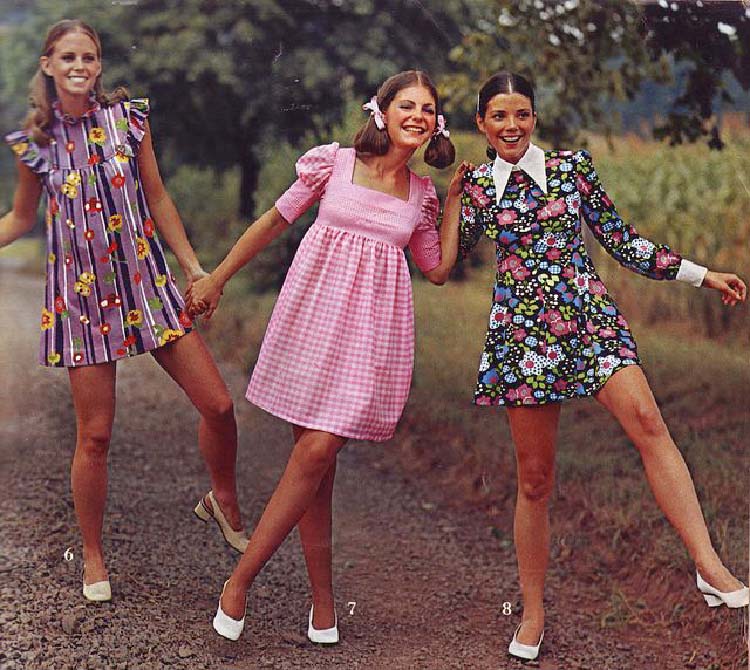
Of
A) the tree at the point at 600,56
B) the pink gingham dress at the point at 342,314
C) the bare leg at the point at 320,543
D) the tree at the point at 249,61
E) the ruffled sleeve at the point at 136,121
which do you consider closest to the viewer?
the pink gingham dress at the point at 342,314

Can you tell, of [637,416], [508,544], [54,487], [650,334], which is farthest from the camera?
[650,334]

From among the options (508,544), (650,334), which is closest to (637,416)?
(508,544)

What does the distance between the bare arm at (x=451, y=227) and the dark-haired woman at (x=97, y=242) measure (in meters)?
0.80

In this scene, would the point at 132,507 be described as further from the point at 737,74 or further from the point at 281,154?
the point at 737,74

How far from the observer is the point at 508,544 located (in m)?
4.89

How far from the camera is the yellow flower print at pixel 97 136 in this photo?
11.9ft

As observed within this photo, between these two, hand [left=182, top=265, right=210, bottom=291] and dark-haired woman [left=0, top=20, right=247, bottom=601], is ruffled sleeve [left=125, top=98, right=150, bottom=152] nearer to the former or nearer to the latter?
dark-haired woman [left=0, top=20, right=247, bottom=601]

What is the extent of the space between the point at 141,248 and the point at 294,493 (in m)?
0.90

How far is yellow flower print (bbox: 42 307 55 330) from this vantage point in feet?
12.2

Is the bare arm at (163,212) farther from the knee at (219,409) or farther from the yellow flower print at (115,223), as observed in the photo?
the knee at (219,409)

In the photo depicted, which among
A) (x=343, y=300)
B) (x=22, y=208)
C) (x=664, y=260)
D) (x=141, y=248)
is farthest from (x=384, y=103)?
(x=22, y=208)

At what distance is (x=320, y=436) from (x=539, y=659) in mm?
1109

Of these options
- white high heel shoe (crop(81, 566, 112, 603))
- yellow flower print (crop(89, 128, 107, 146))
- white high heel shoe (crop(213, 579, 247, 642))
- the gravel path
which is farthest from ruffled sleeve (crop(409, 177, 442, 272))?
white high heel shoe (crop(81, 566, 112, 603))

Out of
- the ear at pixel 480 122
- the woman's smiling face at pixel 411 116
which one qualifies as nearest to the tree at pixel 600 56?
the ear at pixel 480 122
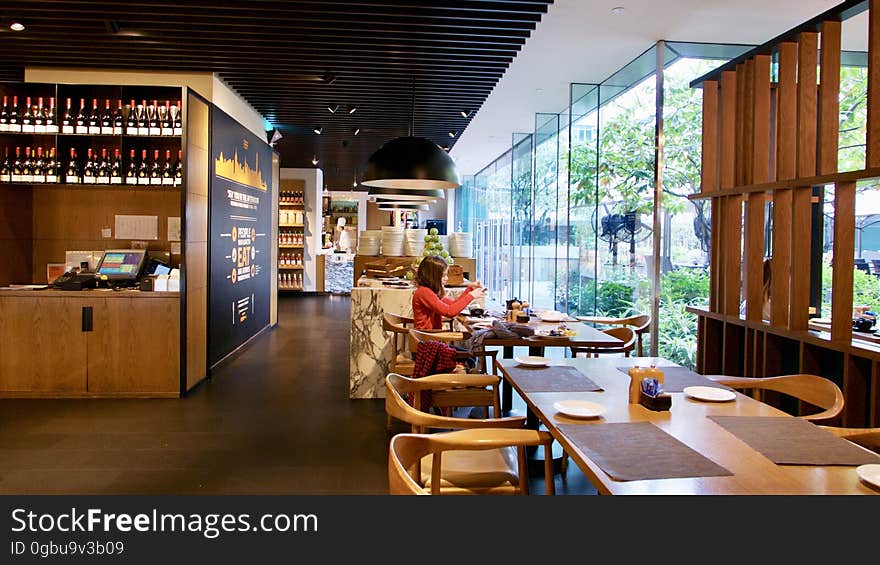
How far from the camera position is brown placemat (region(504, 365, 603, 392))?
291 cm

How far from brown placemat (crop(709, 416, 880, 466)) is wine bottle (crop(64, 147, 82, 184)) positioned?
20.0 ft

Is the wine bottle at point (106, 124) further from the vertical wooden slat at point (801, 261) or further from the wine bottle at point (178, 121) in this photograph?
the vertical wooden slat at point (801, 261)

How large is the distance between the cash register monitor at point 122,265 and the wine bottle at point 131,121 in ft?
3.89

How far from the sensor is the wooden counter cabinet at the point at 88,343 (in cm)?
602

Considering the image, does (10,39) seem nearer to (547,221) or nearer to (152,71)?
(152,71)

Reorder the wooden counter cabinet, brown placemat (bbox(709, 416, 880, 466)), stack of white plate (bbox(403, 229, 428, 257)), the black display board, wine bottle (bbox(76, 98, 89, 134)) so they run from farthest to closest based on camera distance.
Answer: stack of white plate (bbox(403, 229, 428, 257)) < the black display board < wine bottle (bbox(76, 98, 89, 134)) < the wooden counter cabinet < brown placemat (bbox(709, 416, 880, 466))

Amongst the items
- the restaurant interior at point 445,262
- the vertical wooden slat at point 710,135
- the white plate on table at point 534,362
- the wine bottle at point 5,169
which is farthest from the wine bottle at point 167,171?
the vertical wooden slat at point 710,135

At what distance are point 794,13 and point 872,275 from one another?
98.3 inches

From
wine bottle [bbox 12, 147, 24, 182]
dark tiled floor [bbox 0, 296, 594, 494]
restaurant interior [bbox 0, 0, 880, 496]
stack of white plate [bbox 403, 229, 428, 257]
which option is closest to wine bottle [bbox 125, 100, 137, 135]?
restaurant interior [bbox 0, 0, 880, 496]

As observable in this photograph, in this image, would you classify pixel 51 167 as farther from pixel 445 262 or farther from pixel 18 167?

§ Stated task
Quote the records in full and exactly; skip any image.

§ Task response
Of
A) the tree at the point at 600,56
B) the pink gingham dress at the point at 342,314
C) the bare leg at the point at 320,543
D) the tree at the point at 249,61
E) the ruffled sleeve at the point at 136,121
which do you consider closest to the viewer?
the pink gingham dress at the point at 342,314

Can you tell, of [637,416], [508,544], [54,487], [650,334], which is farthest from the camera?
[650,334]

From among the options (508,544), (650,334), which is closest to (637,416)?
(508,544)

What does the distance between the bare arm at (x=451, y=227) and the dark-haired woman at (x=97, y=242) measure (in meters)?
0.80

In this scene, would the point at 132,507 be described as further from the point at 737,74 or further from the point at 281,154?
the point at 737,74

How far from the observer is the point at 508,544 located (in m)?
4.89

How far from the camera is the yellow flower print at pixel 97 136 in this photo?
11.9ft

As observed within this photo, between these two, hand [left=182, top=265, right=210, bottom=291] and dark-haired woman [left=0, top=20, right=247, bottom=601], is ruffled sleeve [left=125, top=98, right=150, bottom=152] nearer to the former or nearer to the latter?
dark-haired woman [left=0, top=20, right=247, bottom=601]

What is the extent of the space between the point at 141,248 and the point at 294,493 (in m)?
0.90

How far is yellow flower print (bbox: 42 307 55 330) from this vantage point in feet?
12.2

Is the bare arm at (163,212) farther from the knee at (219,409) or farther from the yellow flower print at (115,223), as observed in the photo?
the knee at (219,409)

In the photo depicted, which among
A) (x=343, y=300)
B) (x=22, y=208)
C) (x=664, y=260)
D) (x=141, y=248)
is farthest from (x=384, y=103)?
(x=22, y=208)

At what distance is (x=320, y=436) from (x=539, y=659) in mm?
1109

Of these options
- white high heel shoe (crop(81, 566, 112, 603))
- yellow flower print (crop(89, 128, 107, 146))
- white high heel shoe (crop(213, 579, 247, 642))
- the gravel path
which is farthest from ruffled sleeve (crop(409, 177, 442, 272))?
white high heel shoe (crop(81, 566, 112, 603))

Out of
- the ear at pixel 480 122
- the woman's smiling face at pixel 411 116
which one qualifies as nearest to the tree at pixel 600 56?
the ear at pixel 480 122
How far from the camera position is brown placemat (region(504, 365, 603, 392))?
291 cm

How far from brown placemat (crop(709, 416, 880, 466)) is wine bottle (crop(64, 147, 82, 184)) positioned?
20.0 ft

Is the wine bottle at point (106, 124) further from the vertical wooden slat at point (801, 261) or further from the wine bottle at point (178, 121) in this photograph?
the vertical wooden slat at point (801, 261)

How large is the distance between the cash register monitor at point 122,265 and the wine bottle at point 131,121 in ft?
3.89

How far from the sensor is the wooden counter cabinet at the point at 88,343 (in cm)?
602

Considering the image, does (10,39) seem nearer to (547,221) or nearer to (152,71)?
(152,71)

Reorder the wooden counter cabinet, brown placemat (bbox(709, 416, 880, 466)), stack of white plate (bbox(403, 229, 428, 257)), the black display board, wine bottle (bbox(76, 98, 89, 134)) so they run from farthest to closest based on camera distance.
Answer: stack of white plate (bbox(403, 229, 428, 257)) < the black display board < wine bottle (bbox(76, 98, 89, 134)) < the wooden counter cabinet < brown placemat (bbox(709, 416, 880, 466))

Amongst the items
- the restaurant interior at point 445,262
- the vertical wooden slat at point 710,135
- the white plate on table at point 534,362
- the wine bottle at point 5,169
which is farthest from the wine bottle at point 167,171?
the vertical wooden slat at point 710,135

At what distance are point 794,13 and point 872,275 from one another?
98.3 inches

From
wine bottle [bbox 12, 147, 24, 182]
dark tiled floor [bbox 0, 296, 594, 494]
restaurant interior [bbox 0, 0, 880, 496]
stack of white plate [bbox 403, 229, 428, 257]
which option is closest to wine bottle [bbox 125, 100, 137, 135]?
restaurant interior [bbox 0, 0, 880, 496]

As observable in this photograph, in this image, would you classify pixel 51 167 as farther from pixel 445 262 or farther from pixel 18 167?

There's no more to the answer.